Ce qui est étonnant, c’est qu’on est alors très loin des histoires du débarquement. Mais paradoxalement, on est revenu très proche de l’histoire de Pauline à Paris ! Finalement, pour moi, n’est-ce pas la seule chose qui compte vraiment ? J’ai parfois des scrupules à avoir manipulé mes lecteurs en leur offrant un livre sur l’histoire du débarquement alors qu’en réalité je leur raconte ma vie !
Travaillez-vous déjà sur la suite de Gaston en Normandie comme le laisse penser la fin de l’ouvrage avec une ouverture vers Oran ?
J’y pense plus que je n’y travaille. Je suis allé à Oran, mais pas encore avec mon père ; cela demeure en projet. J’ai vu le village d’origine de la famille de mon grand-père. Et j’ai pris conscience que ma démarche est loin d’être isolée.
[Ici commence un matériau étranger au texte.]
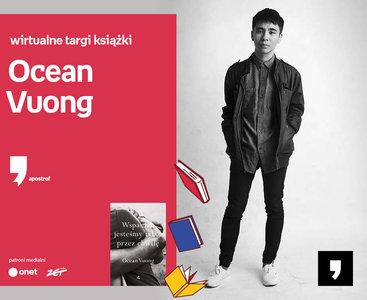 Ocean Vuong – PREMIERA | Wirtualne Targi Książki. Apostrof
Elle est partagée par beaucoup de descendants de rapatriés, nés en France, et qui s’interrogent sur la vie de leurs aïeux. Plusieurs ouvrages, et même des bandes dessinées ont été écrites sur ce sujet. Il y a des destins tragiques qui mériteraient d’être racontés dans les vies de ces immigrés français qui tentent leur chance en Algérie, et ce, dès les années 1850 dans le cas de ma famille.
J’ai déjà envisagé un scénario global, mais je bute sur une difficulté : l’absence de narrateur. Car mon enquête me conduit davantage vers les archives du XIXe siècle. Je quitte la mémoire orale, et je ne sais pas encore très bien comment adapter mon procédé narratif à cette contrainte. J’aurai peut-être trouvé une solution d’ici trois ou quatre ans !
Gaston en Normandie. Benoît Vidal (scénario et mise en page). Flblb. 160 pages. 20 euros.